Phase 2: Agent Definition Graphs

  • Allow nodes to have agentPrompt in their bio
  • Parse agent definitions from graph structure
  • Execute agent chains based on edge traversal

Phase 3: Agent Builder UI

  • "New Agent" workflow in Wizard
  • Visual prompt editor in node panel
  • Test agent button (run with sample input)
  • Agent template library

Phase 4: The Druid MVP

  • Internal Redstring instance for agent state
  • Goal → Observation → Reasoning → Action loop
  • Memory persistence across sessions
  • Introspection API (see the Druid's "thoughts")
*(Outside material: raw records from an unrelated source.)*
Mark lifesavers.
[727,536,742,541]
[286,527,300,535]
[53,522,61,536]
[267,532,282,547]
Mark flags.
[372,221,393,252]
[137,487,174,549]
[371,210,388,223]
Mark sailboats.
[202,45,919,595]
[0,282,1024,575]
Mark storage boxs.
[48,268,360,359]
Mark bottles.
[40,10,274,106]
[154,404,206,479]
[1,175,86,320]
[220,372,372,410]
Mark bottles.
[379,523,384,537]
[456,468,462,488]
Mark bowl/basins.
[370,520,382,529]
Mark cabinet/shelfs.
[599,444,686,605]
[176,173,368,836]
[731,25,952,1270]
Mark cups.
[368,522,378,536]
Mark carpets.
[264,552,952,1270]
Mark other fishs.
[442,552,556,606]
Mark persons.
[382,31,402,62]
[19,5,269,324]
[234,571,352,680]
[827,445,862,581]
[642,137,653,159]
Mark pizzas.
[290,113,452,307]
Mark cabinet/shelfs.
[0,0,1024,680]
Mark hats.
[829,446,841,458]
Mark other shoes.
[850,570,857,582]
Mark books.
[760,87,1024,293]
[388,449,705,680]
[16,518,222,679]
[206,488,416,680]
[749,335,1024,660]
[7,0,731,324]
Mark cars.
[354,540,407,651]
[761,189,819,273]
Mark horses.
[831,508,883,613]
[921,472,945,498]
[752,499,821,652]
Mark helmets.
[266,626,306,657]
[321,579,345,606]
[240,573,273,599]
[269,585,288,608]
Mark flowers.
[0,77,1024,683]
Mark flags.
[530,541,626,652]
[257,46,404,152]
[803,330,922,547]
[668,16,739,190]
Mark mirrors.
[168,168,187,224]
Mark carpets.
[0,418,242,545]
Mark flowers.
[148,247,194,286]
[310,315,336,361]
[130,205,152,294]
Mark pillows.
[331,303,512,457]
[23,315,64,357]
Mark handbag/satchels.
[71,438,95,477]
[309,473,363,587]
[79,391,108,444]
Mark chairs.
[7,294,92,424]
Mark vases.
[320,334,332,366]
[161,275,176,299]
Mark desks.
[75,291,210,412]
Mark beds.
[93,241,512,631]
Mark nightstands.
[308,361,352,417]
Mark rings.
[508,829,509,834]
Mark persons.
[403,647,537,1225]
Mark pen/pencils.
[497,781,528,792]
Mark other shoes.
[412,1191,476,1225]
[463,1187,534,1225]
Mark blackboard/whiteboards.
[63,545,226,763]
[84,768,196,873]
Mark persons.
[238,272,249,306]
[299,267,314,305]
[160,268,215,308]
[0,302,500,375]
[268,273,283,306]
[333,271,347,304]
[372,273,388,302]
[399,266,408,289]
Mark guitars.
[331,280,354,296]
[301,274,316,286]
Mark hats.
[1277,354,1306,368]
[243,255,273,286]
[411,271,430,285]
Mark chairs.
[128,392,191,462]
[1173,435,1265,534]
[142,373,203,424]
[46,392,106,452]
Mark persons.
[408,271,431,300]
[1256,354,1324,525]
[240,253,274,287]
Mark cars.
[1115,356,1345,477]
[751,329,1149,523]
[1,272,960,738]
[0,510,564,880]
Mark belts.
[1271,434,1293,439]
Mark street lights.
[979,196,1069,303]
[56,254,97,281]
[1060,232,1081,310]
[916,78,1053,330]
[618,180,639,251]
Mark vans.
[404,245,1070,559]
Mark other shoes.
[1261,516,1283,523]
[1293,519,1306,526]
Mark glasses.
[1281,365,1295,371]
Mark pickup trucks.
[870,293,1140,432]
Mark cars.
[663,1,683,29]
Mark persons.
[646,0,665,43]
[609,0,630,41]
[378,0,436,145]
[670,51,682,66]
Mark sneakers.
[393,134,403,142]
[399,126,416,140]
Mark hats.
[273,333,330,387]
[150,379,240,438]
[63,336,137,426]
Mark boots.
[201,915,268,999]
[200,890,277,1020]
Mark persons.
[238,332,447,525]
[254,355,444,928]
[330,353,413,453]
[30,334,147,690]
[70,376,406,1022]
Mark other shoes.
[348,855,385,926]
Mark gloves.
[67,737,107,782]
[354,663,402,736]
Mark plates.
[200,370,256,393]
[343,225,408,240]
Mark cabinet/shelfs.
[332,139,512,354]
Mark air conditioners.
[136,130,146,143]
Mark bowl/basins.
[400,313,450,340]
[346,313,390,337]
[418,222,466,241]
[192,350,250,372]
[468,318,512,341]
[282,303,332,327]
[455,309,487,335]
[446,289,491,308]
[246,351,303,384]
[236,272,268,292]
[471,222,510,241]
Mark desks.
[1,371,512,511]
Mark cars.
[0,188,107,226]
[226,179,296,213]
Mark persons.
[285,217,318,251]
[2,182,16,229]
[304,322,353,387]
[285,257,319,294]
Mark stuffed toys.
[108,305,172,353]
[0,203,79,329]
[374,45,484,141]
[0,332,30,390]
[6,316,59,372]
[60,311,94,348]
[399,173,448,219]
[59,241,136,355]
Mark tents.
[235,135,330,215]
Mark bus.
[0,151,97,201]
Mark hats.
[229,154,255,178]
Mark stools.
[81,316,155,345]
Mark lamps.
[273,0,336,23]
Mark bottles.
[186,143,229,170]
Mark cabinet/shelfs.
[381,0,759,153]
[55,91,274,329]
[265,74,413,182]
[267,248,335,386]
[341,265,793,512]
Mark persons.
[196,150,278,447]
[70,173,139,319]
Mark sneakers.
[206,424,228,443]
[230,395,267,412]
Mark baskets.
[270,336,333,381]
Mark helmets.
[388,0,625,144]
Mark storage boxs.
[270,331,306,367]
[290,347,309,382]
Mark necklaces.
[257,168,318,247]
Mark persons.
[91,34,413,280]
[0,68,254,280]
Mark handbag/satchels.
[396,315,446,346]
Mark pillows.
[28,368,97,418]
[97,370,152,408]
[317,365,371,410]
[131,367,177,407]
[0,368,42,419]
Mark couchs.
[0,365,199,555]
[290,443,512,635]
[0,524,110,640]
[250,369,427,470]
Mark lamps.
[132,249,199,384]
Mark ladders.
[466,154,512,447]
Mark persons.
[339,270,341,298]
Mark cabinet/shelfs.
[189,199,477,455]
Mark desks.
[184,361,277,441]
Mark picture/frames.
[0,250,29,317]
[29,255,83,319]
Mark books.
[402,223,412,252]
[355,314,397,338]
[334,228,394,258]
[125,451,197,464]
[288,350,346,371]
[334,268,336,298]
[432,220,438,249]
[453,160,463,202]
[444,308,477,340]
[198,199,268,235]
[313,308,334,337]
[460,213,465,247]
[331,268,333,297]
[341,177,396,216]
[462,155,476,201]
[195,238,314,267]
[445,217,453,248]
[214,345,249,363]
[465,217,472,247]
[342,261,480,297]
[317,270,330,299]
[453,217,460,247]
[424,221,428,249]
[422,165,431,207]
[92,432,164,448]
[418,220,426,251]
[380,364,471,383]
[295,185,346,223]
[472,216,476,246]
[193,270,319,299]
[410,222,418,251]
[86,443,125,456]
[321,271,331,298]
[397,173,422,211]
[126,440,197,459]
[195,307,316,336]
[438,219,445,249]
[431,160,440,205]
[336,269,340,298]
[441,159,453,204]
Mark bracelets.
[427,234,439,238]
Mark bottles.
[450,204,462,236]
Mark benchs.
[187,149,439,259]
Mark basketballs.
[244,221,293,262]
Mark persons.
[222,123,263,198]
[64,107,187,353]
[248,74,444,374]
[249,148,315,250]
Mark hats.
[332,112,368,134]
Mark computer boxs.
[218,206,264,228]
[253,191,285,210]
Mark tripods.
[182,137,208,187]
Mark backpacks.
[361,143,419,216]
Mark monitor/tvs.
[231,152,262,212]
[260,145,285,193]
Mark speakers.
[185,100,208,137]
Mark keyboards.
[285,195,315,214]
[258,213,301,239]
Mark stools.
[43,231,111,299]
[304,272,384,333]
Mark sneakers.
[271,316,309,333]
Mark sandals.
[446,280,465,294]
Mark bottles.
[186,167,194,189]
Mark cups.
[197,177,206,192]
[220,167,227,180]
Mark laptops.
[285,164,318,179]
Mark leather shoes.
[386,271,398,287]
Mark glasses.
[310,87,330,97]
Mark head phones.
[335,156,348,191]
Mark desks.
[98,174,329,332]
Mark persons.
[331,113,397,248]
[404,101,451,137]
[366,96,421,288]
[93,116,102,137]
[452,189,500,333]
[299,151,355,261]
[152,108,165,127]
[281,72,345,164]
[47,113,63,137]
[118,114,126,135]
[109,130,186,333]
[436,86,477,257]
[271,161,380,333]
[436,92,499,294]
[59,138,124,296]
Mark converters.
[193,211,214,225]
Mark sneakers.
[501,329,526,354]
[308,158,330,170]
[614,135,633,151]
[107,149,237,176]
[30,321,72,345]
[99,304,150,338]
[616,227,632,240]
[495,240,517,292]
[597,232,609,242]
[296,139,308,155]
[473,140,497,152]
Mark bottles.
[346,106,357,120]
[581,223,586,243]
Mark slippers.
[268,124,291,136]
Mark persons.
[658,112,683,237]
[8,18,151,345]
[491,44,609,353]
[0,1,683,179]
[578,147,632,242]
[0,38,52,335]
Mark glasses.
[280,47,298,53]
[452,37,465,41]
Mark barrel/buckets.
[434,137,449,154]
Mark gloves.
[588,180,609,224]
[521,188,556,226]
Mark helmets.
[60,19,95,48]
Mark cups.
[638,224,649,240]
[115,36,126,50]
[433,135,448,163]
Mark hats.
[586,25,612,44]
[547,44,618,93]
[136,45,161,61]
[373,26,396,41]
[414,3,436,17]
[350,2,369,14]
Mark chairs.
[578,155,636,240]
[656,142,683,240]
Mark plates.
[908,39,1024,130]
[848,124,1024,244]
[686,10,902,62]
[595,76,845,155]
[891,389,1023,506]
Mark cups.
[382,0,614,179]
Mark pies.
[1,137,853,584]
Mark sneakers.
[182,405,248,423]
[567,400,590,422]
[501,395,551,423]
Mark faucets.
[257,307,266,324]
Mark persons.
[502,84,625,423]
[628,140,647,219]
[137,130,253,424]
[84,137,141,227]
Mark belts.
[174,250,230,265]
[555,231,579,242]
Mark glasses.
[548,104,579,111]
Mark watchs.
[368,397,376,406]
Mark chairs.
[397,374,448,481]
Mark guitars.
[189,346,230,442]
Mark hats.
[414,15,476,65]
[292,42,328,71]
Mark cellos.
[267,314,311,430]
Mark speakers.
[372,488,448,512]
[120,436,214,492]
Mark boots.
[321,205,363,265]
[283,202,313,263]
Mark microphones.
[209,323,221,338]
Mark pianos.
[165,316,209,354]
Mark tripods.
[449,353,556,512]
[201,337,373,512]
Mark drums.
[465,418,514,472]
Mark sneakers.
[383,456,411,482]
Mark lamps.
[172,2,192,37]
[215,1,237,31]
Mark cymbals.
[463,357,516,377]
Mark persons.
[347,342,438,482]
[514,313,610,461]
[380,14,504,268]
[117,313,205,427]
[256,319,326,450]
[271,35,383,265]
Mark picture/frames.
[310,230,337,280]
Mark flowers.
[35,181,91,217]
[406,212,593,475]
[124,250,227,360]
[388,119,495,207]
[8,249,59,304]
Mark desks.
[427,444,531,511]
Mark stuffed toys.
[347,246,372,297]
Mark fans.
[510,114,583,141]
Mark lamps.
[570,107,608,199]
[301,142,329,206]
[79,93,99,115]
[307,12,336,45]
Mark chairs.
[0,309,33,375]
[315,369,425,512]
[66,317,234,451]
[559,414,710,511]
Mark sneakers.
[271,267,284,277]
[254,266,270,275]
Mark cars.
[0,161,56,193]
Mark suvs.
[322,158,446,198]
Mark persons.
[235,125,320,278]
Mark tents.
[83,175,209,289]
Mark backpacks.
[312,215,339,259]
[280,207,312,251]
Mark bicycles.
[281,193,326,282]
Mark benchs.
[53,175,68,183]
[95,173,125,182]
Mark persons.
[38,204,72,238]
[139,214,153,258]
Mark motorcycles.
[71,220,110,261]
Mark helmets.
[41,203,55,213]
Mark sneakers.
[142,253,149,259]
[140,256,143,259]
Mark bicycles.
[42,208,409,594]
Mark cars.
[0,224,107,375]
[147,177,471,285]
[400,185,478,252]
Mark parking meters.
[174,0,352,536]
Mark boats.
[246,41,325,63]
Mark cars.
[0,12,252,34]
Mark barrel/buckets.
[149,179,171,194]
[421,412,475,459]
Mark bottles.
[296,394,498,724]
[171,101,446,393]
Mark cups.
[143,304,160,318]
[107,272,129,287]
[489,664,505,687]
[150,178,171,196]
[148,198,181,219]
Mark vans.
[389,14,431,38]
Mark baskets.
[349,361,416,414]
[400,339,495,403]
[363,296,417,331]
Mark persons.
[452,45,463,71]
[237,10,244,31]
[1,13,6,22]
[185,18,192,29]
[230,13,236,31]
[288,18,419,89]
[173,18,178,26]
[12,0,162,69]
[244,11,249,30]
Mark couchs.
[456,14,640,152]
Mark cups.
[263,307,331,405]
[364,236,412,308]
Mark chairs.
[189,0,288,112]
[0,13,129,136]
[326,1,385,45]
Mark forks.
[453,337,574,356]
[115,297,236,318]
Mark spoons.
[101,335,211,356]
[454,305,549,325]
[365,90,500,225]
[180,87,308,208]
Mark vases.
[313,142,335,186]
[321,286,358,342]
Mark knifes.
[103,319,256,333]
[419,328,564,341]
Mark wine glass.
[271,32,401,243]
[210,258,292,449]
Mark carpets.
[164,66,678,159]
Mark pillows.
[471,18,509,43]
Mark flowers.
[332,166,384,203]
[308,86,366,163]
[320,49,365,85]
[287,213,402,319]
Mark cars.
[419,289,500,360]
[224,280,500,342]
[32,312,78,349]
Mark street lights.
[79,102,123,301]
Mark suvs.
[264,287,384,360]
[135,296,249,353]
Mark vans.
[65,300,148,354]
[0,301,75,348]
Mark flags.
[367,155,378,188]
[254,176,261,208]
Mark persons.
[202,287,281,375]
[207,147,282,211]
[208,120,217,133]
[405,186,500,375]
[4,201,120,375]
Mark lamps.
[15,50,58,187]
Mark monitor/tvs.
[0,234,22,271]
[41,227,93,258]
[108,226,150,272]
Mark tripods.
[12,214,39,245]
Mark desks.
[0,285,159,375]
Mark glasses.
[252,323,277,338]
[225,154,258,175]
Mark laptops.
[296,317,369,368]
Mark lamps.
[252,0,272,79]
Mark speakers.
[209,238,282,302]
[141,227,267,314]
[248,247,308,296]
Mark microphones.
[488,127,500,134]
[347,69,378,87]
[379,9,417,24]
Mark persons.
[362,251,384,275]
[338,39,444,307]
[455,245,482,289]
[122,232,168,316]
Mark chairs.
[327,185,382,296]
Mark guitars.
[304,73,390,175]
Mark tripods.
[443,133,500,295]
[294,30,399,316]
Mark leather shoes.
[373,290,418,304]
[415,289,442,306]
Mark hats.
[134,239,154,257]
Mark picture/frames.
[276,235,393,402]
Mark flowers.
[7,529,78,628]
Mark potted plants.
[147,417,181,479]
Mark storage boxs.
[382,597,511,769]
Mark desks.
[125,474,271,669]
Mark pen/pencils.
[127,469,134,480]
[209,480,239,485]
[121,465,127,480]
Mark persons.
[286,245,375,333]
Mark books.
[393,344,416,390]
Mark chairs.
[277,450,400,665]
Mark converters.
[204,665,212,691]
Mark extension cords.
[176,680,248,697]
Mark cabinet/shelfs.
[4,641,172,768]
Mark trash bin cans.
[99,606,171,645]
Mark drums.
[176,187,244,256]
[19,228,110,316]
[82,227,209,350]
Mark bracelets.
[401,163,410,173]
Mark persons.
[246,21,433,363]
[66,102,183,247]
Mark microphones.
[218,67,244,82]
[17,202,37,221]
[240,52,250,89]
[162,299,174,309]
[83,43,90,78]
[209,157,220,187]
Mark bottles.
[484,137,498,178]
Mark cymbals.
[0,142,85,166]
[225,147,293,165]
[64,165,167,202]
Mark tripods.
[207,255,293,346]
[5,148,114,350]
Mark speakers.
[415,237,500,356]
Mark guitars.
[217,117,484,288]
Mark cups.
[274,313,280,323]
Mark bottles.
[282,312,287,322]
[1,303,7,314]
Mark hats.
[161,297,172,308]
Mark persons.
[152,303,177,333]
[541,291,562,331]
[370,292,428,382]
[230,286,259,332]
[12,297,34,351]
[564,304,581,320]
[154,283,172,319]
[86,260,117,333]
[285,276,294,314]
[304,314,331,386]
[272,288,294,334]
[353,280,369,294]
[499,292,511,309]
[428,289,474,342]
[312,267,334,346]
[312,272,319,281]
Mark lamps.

Phase 5: Agent Marketplace

  • Export agent as .redstring-agent format
  • Import community agents
  • Agent versioning and updates
  • Performance benchmarks

Technical Architecture

Agent Execution Engine

class AgentExecutor {
  constructor(agentGraph) {
    this.graph = agentGraph;
    this.entryPoint = this.findNodeByType('entry');
  }

  async execute(input) {
    let currentNode = this.entryPoint;
    let context = { input, results: {} };

    while (currentNode) {
      // Get agent prompt from node description
      const prompt = currentNode.description;
      
      // Execute this agent step
      const result = await this.runAgentStep(prompt, context);
      context.results[currentNode.name] = result;

      // Follow edges to next node
      currentNode = this.getNextNode(currentNode, result);
    }

    return context.results;
  }

  getNextNode(current, result) {
    const edges = this.getOutgoingEdges(current);
    
    // Router pattern: edge labels are conditions
    for (const edge of edges) {
      if (this.matchesCondition(edge.name, result)) {
        return this.getNode(edge.targetId);
      }
    }
    return null; // End of chain
  }
}

Agent Definition Schema

{
  "agentMeta": {
    "name": "Research Assistant",
    "version": "1.0.0",
    "entryPoint": "node-intent-classifier",
    "author": "The Wizard"
  },
  "nodes": [
    {
      "id": "node-intent-classifier",
      "name": "Intent Classifier",
      "agentConfig": {
        "type": "router",
        "prompt": "Classify the user's research request...",
        "outputFormat": "json",
        "routes": {
          "search": "node-search-executor",
          "summarize": "node-summarizer",
          "compare": "node-comparator"
        }
      }
    }
  ],
  "edges": [
    {
      "source": "node-intent-classifier",
      "target": "node-search-executor",
      "condition": "intent === 'search'"
    }
  ]
}

Why This Works

  1. Composability: Small, focused agents combine into complex behaviors
  2. Debuggability: You can literally see the agent's structure as a graph
  3. Modifiability: Change one node's prompt, update one edge
  4. Testability: Run individual nodes with mock inputs
  5. Shareability: Export agent as graph, import elsewhere
  6. Self-improvement: Agent can modify its own definition graph

The Celtic Connection 🌿

Grant, you mentioned Eubanks from "yew banks" - sacred to Celtic druids.

The Druid agent name isn't just whimsy. Druids were:

  • Knowledge keepers → Graph as memory
  • Advisors to chiefs → Agent advises Wizard
  • Nature interpreters → Pattern recognition in data
  • Ritual specialists → Structured, repeatable processes

The Wizard conjures; the Druid remembers and reasons.


Next Steps

  1. Validate: Does this architecture feel right?
  2. Prototype: Add agentPrompt field to nodes
  3. Test: Build a simple 3-node agent manually
  4. Iterate: What's missing? What's overcomplicated?

The goal: Anyone can build an AI agent by drawing a graph.